This section compares IGRP with RIP. This comparison is useful because RIP is used widely for purposes similar to IGRP. However, doing this is not entirely fair. RIP was not intended to meet all of the same goals as IGRP. RIP was intended for use in small networks with reasonably uniform technology. In such applications it is generally adequate.

The most basic difference between IGRP and RIP is the structure of their metrics. Unfortunately this is not a change that can simply be retrofitted to RIP. It requires the new algorithms and data structures present in IGRP.

RIP uses a simple "hop count" metric to describe the network.
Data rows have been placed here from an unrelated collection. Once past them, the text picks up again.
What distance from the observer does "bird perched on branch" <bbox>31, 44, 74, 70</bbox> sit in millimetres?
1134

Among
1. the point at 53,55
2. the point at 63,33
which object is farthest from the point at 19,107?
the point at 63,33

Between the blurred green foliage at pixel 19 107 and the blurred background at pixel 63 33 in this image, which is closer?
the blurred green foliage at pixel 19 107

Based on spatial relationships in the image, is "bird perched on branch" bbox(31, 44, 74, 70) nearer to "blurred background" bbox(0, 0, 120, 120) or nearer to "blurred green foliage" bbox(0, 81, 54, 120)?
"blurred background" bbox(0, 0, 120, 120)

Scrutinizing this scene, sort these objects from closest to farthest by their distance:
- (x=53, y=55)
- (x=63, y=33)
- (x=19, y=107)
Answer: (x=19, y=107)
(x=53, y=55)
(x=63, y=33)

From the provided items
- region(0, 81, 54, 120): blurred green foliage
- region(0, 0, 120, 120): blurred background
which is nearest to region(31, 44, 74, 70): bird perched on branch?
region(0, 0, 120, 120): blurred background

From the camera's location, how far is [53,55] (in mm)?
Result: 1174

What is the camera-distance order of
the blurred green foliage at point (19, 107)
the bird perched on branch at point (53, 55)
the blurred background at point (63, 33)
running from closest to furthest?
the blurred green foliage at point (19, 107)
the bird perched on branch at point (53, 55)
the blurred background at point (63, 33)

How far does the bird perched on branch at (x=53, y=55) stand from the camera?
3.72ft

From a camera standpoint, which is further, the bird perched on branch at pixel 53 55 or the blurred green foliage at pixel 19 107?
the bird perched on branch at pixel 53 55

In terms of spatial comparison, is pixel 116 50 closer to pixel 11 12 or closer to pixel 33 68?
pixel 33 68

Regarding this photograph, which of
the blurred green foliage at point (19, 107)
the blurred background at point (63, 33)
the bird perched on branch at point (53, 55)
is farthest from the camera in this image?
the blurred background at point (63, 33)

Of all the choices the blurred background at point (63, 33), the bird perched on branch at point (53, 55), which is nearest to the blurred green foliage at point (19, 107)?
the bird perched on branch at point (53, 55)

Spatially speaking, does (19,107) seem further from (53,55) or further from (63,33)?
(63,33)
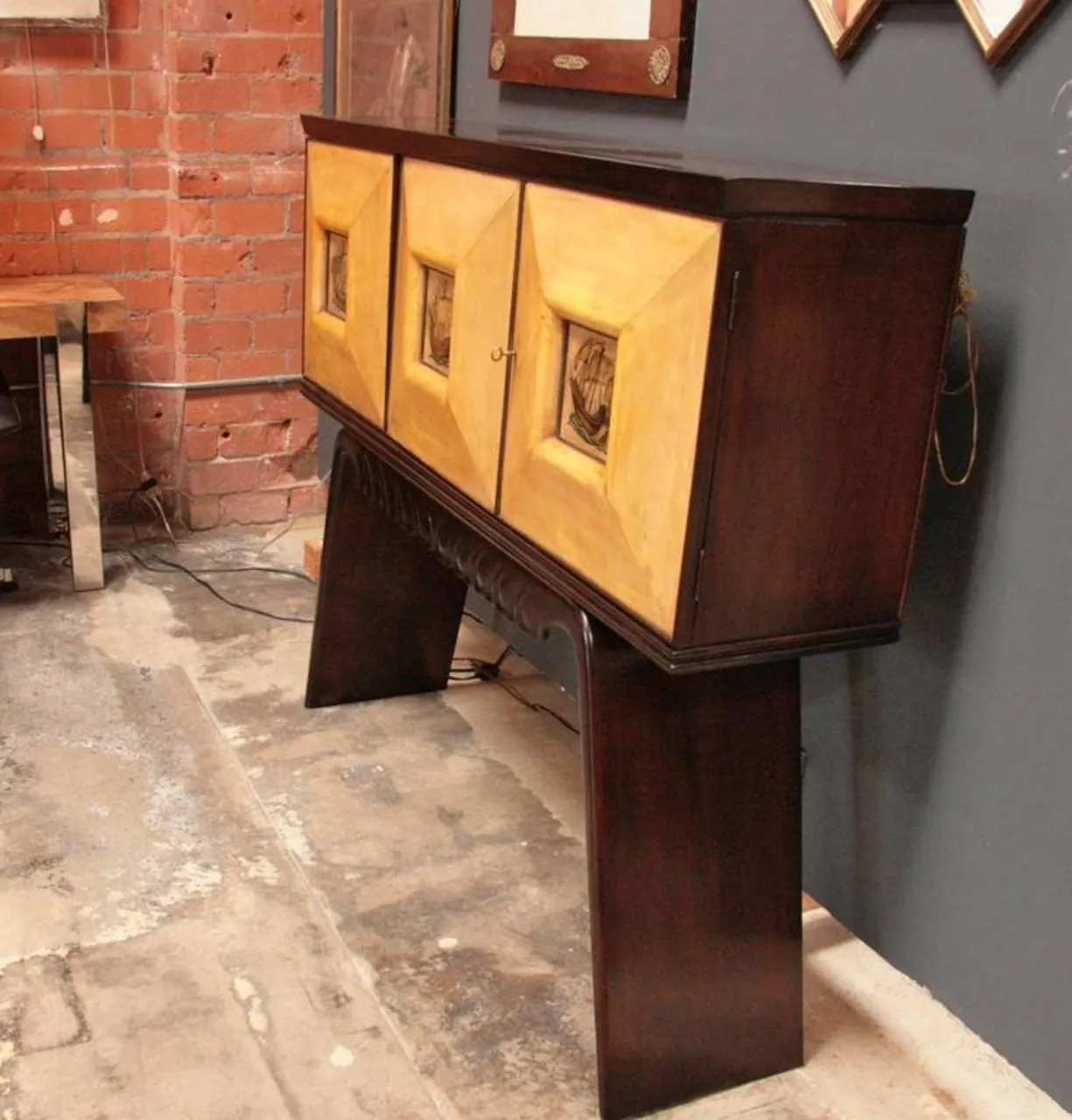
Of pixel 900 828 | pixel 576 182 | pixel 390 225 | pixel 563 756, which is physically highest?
pixel 576 182

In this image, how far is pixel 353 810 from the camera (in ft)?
7.54

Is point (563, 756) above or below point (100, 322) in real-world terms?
below

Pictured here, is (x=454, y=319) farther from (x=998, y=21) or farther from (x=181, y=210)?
(x=181, y=210)

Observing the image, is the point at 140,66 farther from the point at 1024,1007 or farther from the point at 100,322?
the point at 1024,1007

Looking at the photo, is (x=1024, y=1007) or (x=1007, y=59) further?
(x=1024, y=1007)

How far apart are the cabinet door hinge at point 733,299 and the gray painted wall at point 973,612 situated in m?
0.50

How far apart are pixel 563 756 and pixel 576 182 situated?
1.33 m

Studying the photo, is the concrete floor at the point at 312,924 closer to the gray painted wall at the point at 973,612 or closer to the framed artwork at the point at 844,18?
the gray painted wall at the point at 973,612

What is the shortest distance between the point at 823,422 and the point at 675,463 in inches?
7.1

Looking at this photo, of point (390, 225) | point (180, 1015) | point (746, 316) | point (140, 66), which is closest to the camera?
point (746, 316)

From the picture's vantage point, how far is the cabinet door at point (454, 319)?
5.65 feet

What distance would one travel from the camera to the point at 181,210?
3.40m

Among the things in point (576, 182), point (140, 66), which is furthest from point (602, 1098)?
point (140, 66)

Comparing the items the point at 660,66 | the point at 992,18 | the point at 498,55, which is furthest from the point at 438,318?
the point at 498,55
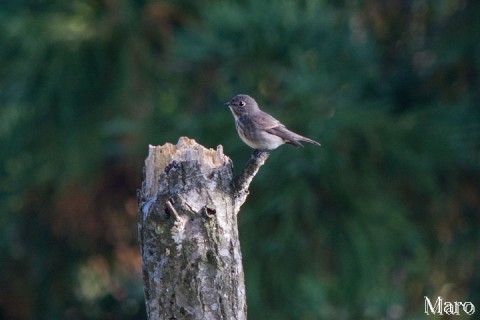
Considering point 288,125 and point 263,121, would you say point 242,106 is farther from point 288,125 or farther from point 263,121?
point 288,125

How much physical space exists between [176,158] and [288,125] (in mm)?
5764

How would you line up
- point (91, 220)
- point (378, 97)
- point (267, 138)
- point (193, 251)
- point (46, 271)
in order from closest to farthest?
1. point (193, 251)
2. point (267, 138)
3. point (378, 97)
4. point (91, 220)
5. point (46, 271)

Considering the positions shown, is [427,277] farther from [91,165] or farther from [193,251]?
[193,251]

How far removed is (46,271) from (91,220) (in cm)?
136

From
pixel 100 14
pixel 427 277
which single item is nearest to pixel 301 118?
pixel 427 277

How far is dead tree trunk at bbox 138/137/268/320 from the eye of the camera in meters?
5.09

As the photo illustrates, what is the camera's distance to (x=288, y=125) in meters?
10.9

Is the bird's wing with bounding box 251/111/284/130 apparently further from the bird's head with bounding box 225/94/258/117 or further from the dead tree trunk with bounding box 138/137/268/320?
the dead tree trunk with bounding box 138/137/268/320

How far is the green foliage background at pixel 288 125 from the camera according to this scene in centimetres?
1142

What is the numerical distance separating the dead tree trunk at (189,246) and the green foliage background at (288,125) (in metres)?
5.82

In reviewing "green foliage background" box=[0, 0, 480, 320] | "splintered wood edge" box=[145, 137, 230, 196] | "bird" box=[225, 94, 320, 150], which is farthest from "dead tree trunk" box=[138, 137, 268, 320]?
"green foliage background" box=[0, 0, 480, 320]

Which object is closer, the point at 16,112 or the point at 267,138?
the point at 267,138

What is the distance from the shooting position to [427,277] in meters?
11.7

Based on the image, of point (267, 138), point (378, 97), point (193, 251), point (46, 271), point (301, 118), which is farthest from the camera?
point (46, 271)
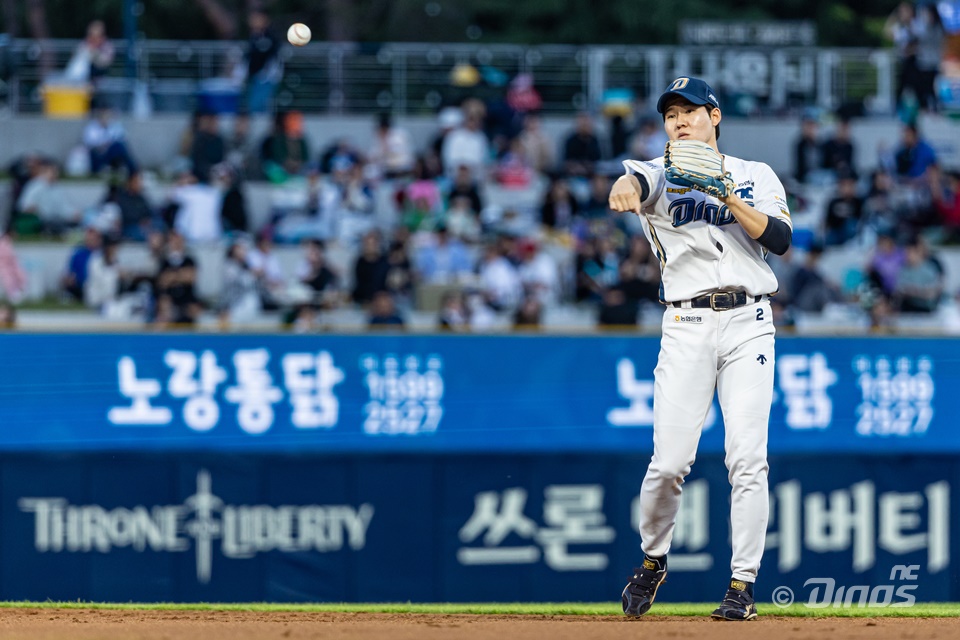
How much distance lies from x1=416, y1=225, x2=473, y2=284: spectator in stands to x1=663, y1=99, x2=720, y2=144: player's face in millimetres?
8988

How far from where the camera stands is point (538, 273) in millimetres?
14688

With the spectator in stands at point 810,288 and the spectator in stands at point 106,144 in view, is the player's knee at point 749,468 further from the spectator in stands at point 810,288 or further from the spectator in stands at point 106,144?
the spectator in stands at point 106,144

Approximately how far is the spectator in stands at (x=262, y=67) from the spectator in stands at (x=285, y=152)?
1.03 m

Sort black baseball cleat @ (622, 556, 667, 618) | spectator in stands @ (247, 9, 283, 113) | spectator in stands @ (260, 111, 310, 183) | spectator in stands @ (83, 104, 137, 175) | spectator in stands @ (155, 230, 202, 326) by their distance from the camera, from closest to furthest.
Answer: black baseball cleat @ (622, 556, 667, 618) → spectator in stands @ (155, 230, 202, 326) → spectator in stands @ (260, 111, 310, 183) → spectator in stands @ (83, 104, 137, 175) → spectator in stands @ (247, 9, 283, 113)

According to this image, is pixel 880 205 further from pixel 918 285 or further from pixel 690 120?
pixel 690 120

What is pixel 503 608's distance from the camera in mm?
7582

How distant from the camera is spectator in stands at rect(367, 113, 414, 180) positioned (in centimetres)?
1695

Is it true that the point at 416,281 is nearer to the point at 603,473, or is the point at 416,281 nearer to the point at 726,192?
the point at 603,473

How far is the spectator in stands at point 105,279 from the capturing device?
46.5 ft

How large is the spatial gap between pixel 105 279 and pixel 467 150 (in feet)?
15.5

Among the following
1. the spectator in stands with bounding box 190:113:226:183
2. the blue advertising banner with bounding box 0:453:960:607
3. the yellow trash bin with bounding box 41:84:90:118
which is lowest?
the blue advertising banner with bounding box 0:453:960:607

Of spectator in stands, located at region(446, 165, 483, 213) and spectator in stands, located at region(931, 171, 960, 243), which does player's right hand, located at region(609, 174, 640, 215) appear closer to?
spectator in stands, located at region(446, 165, 483, 213)

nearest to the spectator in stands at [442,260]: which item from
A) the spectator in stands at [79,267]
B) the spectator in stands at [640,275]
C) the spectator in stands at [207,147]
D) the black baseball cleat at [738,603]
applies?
the spectator in stands at [640,275]

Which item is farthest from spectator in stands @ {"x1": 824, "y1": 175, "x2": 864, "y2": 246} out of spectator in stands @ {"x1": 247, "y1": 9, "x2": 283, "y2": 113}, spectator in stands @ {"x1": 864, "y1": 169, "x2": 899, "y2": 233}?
spectator in stands @ {"x1": 247, "y1": 9, "x2": 283, "y2": 113}
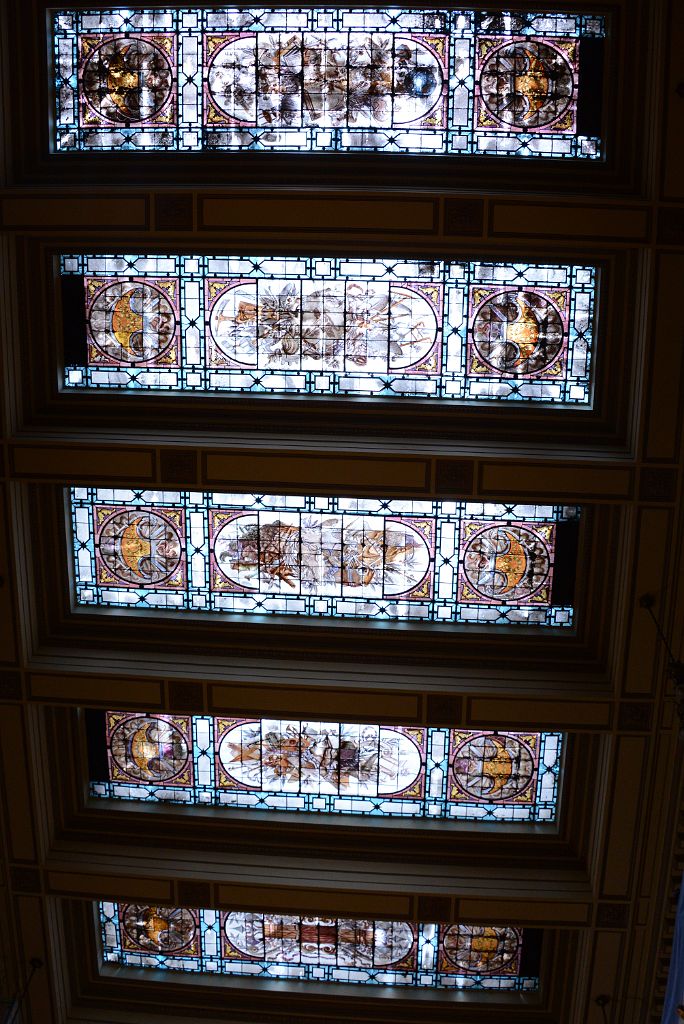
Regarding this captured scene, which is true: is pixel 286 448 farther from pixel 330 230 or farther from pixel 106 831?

Unlike IGRP, where every path is described by a delay, bandwidth, etc., in RIP it is described by a number from 1 to 15. Normally this number is used to represent how many gateways the path goes through before getting to the destination. This means that no distinction is made between a slow serial line and an Ethernet. In some implementations of RIP, it is possible for the system administrator to specify that a given hop should be counted more than once. Slow networks can be represented by a large hop count. But since the maximum is 15, this can't be done very much. E.g. if an Ethernet is represented by 1 and a 56Kb line by 3, there can be at most 5 56Kb lines in a path, or the maximum of 15 is exceeded. In order to represent the full range of available network speeds, and allow for a large network, studies done by Cisco suggest that a 24-bit metric is needed. If the maximum metric is too small, the system administrator is presented with an unpleasant choice: either he can not distinguish between fast and slow routes, or he can't fit his whole network into the limit. In fact a number of national networks are now large enough that RIP can not handle them even if every hop is counted only once. RIP simply can't be used for such networks.

The obvious response would be to modify RIP to allow a larger metric. Unfortunately, this won't work. Like all distance vector protocols, RIP has the problem of "counting to infinity". This is described in more detail in RFC 1058 . When topology changes, spurious routes will be introduced. The metrics associated with these spurious routes slowly increase until they reach 15, at which point the routes are removed. 15 is a small enough maximum that this process will converge fairly quickly, assuming that triggered updates are used. If RIP were modified to allow a 24-bit metric, loops would persist long enough for the metric to be counted up to 2**24. This is not tolerable. IGRP has features designed to prevent spurious routes from being introduced. These are discussed below in section 5.2. It is not practical to handle complex networks without introducing such features or changing to a protocol such as SPF.